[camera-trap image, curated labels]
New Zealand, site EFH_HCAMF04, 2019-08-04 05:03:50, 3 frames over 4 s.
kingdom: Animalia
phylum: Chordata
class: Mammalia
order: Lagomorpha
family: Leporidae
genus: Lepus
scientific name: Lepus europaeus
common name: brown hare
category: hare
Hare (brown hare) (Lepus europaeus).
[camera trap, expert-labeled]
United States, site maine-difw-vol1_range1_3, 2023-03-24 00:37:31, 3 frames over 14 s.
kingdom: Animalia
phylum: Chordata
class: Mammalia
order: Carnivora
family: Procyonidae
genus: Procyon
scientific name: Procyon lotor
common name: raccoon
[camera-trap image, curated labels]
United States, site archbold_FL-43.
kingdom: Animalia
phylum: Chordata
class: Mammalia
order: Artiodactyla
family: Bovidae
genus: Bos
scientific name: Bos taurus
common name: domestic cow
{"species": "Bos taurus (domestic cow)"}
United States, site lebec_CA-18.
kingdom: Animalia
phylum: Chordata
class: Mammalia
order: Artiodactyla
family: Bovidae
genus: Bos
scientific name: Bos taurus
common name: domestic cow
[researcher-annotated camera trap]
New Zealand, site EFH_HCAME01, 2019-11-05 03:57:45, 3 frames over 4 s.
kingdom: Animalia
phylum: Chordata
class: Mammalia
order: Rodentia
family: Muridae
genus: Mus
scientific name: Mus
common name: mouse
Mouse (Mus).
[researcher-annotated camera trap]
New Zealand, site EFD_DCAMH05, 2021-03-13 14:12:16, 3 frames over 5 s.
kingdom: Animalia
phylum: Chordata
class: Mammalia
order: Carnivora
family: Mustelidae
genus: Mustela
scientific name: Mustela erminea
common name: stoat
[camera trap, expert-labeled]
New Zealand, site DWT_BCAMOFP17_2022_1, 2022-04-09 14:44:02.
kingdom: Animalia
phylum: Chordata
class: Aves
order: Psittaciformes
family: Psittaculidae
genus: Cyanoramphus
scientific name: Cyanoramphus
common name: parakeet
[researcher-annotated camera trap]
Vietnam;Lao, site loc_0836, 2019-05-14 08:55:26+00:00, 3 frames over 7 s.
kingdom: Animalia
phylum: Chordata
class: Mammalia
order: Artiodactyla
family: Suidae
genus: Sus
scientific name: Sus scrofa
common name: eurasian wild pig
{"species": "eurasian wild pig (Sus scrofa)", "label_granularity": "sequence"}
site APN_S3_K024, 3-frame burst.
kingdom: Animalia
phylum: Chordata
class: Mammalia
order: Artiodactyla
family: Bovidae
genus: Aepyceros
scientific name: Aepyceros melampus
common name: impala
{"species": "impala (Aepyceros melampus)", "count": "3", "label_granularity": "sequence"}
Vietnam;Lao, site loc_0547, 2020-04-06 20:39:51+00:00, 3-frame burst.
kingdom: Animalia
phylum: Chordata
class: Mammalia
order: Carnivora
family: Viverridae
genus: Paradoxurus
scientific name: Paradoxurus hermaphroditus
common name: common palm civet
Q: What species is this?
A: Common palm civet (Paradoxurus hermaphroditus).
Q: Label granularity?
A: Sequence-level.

--------------------

**BRIEF**.
Review the entries above and return every line where "Aepyceros" appears.

**RESULT FOR THIS EXERCISE**.
genus: Aepyceros
scientific name: Aepyceros melampus
{"species": "impala (Aepyceros melampus)", "count": "3", "label_granularity": "sequence"}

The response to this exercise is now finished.